ZH: What were your plans upon being released?

LJ: As for my plans, I pretty much hit the ground running and all my plans turned into action. Being the glue that holds my family together, I immediately took charge
and reestablished myself, tightening my family bond. Within a month I was working. For my first two speaking engagements, I traveled from New York to Pennsylvania to speak at two law classes at Widener University, where one of my lawyers and his wife teach law. I spoke to troubled youth at community centers in New York. I pretty much reestablished myself and was finally moving on and enjoying life with my wife and family.

ZH: How long had you been released before discovering the appeal was overturned?

 Four and a half months, and I was allowed a couple of weeks to wrap up some personal things, bringing the total to a little over five months.
ZH: How did your family react to the news?

LJ: My family thought I was joking at first, then they quickly realized that I would never joke about a situation like this. Their screams and cries were similar to the ones you see and hear at funerals.

ZH: Why do you think the state attorney general’s office opposed your initial release?

LJ: Simple: it would’ve shone light on how their office wronged me, failed society, and how an innocent man sat in prison for almost two decades until the Third Circuit Court of Appeals served justice on October 5, 2011. Instead of doing the right thing and acknowledging that I was innocent, the attorney general labeled me as a menace to society and tried to persuade the Middle District Court not to grant me bail —knowing that I didn’t have a background of committing any violent crimes.

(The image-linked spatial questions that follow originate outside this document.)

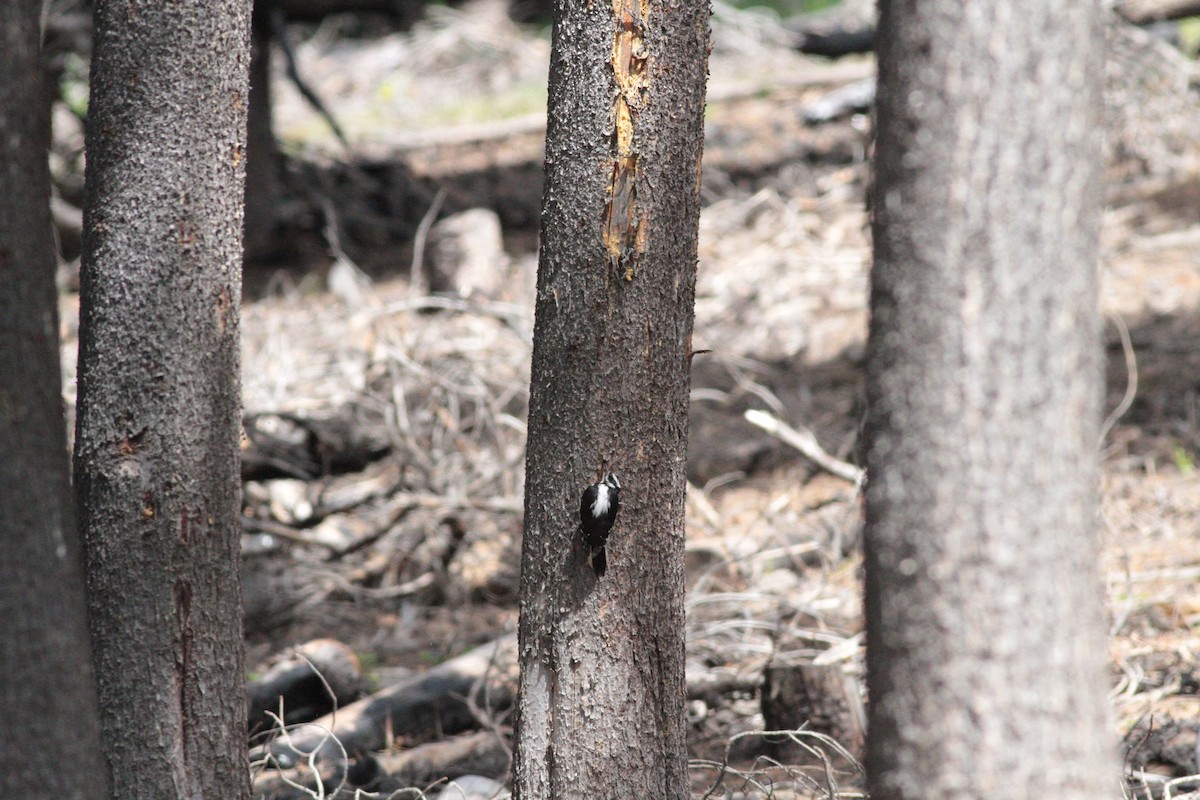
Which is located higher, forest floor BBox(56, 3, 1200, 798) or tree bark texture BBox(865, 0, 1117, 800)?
tree bark texture BBox(865, 0, 1117, 800)

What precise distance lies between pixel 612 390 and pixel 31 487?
115 centimetres

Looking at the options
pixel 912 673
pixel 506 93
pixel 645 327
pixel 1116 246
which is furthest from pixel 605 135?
Result: pixel 506 93

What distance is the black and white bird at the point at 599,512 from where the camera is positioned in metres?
2.42

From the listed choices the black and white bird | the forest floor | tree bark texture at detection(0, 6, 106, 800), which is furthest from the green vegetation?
tree bark texture at detection(0, 6, 106, 800)

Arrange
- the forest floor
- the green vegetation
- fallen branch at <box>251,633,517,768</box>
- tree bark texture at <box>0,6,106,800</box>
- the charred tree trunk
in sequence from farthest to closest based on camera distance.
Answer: the green vegetation, the charred tree trunk, the forest floor, fallen branch at <box>251,633,517,768</box>, tree bark texture at <box>0,6,106,800</box>

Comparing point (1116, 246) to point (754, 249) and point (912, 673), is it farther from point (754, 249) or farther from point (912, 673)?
point (912, 673)

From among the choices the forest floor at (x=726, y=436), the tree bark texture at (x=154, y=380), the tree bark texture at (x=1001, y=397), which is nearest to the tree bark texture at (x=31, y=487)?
the tree bark texture at (x=154, y=380)

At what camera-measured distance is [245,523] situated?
5070 millimetres

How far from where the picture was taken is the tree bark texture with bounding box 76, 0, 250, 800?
2512 millimetres

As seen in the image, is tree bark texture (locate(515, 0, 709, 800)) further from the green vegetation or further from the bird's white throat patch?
the green vegetation

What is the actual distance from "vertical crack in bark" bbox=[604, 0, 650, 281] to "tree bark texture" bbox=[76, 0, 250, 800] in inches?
35.1

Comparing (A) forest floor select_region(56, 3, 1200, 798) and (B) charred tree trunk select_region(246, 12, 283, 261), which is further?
(B) charred tree trunk select_region(246, 12, 283, 261)

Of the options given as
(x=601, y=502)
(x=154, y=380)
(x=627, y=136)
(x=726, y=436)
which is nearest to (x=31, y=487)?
(x=154, y=380)

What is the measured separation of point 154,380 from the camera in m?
2.53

ZH: In your interview with the PA Prison Report, you said you’d become close friends with Jeffrey Deskovic, another man that spent 16 years in prison for a crime for which he was wrongfully convicted. What was it like meeting someone who shared your story?

LJ: As for Jeffrey Deskovic, he’s a beautiful human being! Before my sentence was vacated, I opened a line of communication with Jeffrey. He was and still is an avid writer on wrongful convictions. When my conviction was overturned, he was ecstatic. One day, I had just left work for home when I got a call and an unfamiliar voice said: “Lorenzo, welcome home. This is Jeffrey Deskovic.” I was in Yonkers, New York and he was next door in the Bronx, so it only took him 10 minutes to reach me. We hugged like long-lost brothers, a bond that only innocent prisoners can understand. I parked my car and got in his. He took me to his foundation headquarters, where I met the legal team he had put together. Jeffrey took $1.5 million out of his own money to open his Justice Foundation to help people such as us — people who were violated by the criminal justice system. Since that day Jeffrey and I have been inseparable. I joined him on speaking engagements, and he comes to see me once a month. We speak every week on the phone.

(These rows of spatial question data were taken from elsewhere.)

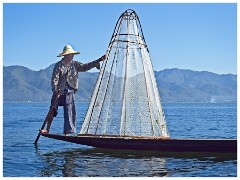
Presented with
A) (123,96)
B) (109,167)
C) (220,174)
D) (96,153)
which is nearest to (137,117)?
(123,96)

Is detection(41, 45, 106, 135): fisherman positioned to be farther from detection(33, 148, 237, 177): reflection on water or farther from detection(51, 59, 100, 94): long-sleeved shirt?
detection(33, 148, 237, 177): reflection on water

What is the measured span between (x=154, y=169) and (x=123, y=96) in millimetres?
2849

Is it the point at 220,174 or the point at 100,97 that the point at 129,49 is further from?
the point at 220,174

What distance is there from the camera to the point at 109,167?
1027 centimetres

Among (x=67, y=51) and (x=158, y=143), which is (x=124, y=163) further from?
(x=67, y=51)

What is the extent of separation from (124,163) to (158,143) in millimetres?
1007

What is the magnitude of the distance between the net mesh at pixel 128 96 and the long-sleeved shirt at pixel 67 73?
61 centimetres

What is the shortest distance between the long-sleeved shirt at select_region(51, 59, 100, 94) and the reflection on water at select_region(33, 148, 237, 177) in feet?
6.09

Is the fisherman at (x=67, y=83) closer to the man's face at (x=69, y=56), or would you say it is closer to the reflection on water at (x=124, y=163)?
the man's face at (x=69, y=56)

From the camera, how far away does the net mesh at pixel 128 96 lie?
12.1 meters

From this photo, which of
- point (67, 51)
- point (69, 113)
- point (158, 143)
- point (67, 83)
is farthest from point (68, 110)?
point (158, 143)

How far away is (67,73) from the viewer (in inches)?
472

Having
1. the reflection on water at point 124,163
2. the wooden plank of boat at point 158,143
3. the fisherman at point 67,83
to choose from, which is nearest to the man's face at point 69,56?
the fisherman at point 67,83

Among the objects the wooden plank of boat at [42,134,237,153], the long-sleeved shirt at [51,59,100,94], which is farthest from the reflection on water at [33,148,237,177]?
the long-sleeved shirt at [51,59,100,94]
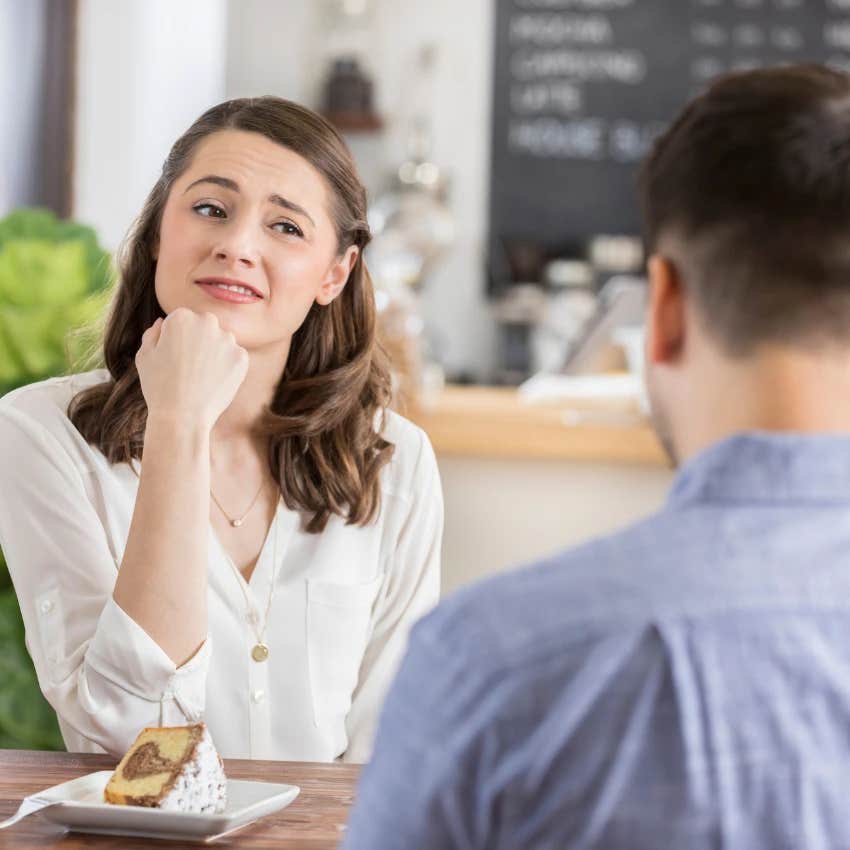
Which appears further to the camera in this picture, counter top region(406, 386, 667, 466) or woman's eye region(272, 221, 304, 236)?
counter top region(406, 386, 667, 466)

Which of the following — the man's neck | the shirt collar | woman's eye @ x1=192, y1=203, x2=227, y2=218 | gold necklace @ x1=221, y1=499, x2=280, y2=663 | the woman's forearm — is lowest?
gold necklace @ x1=221, y1=499, x2=280, y2=663

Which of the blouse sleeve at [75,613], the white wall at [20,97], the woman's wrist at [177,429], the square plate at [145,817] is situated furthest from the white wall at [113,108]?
the square plate at [145,817]

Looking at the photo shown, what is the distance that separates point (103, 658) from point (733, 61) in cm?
447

ZH: Could you provide three words to describe your life in the past two years?


ZH: Currently, where are you in the process of trying to regain your freedom?

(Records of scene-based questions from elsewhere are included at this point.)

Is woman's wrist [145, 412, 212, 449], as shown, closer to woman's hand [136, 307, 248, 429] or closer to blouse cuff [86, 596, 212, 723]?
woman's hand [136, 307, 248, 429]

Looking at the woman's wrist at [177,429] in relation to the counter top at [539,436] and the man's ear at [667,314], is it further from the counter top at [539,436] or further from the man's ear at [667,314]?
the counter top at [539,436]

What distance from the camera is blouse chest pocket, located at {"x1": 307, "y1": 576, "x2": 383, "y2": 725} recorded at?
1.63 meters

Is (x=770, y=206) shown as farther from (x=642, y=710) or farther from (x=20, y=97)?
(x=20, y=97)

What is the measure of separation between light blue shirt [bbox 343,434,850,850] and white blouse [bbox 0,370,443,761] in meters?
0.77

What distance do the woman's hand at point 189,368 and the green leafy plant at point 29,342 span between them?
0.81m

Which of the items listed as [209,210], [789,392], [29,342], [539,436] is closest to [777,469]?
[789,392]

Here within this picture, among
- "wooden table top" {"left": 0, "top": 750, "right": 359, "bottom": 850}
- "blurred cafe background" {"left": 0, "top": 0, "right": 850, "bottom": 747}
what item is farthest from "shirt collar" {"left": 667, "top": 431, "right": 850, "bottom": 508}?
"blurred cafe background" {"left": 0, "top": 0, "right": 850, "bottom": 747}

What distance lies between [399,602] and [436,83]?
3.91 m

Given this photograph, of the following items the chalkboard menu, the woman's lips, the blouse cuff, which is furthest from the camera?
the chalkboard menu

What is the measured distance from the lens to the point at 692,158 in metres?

LJ: The U.S. Supreme Court remanded my case back to the Third Circuit Court of Appeals. So, I have two issues in front of them: Insufficient Evidence, and a Brady Violation. As of this writing, I’ve been waiting on a decision for 11 months. I have a lot of other things going on, but due to legal restrictions I can’t speak about them. To all of my comrades who suffer from this some injustice, RUMBLE, YOUNG MAN, RUMBLE. Never give up. Keep in mind that I got my education, college credits, and legal support from behind these walls. Never settle, no one will ever believe in you unless you believe in yourself.